Gallic chief (died 52 BC)

Camulogene (or Camulogenus, died 52 BC) was a Gallic warrior from one of the Aulerci tribes, a group of Celtic-speaking peoples who resided in northern Gaul in the first-century BC.

During the revolt of Vercingetorix in 52 BC, he would be made leader of an army of Gauls assembled from those who lived along the Seine after Titus Labienus began a campaign to capture the town of Lutetia.

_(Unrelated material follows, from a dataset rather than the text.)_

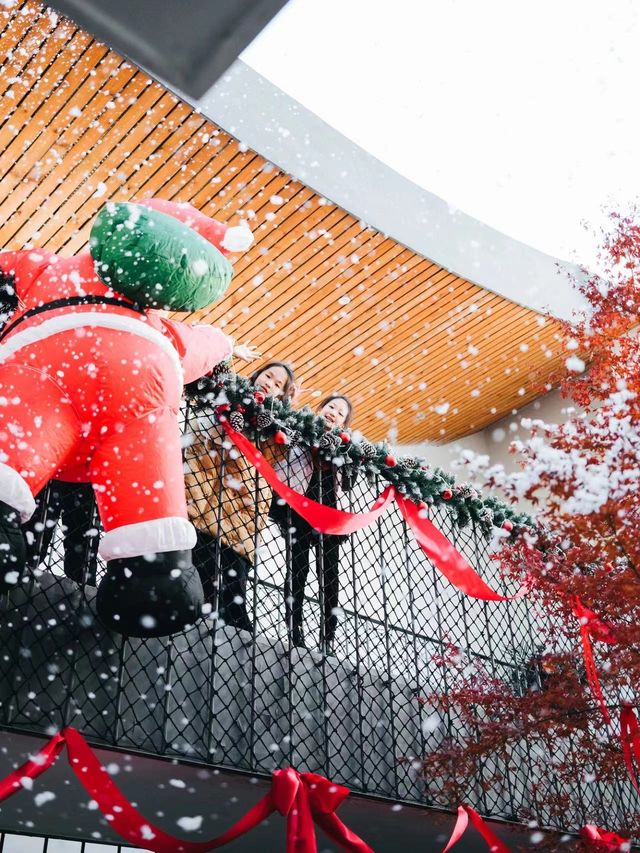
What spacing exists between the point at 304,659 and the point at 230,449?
984 mm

Despite Camulogene's use of scorched earth tactics, he would be defeated by Roman forces and killed at the Battle of Lutetia.

==Name==
The names Camulogene and Camulogenus both derive from the Gaulish *Camulogenos which is likely composed of two elements: *camulo(s) ('champion, servant') and *genos ('birth, descendant').

As the name Camulos is attested in the period, the name may be interpreted as meaning "descendant of Camulos". Some scholars have argued that the name references the Gaulish deity Camulus.

==Biography==

Little is known of Camulogene's life before the Gallic Wars. In Julius Caesar's Commentarii de Bello Gallico, he is described as an Aulercan elder who possessed an exceptional knowledge of warfare.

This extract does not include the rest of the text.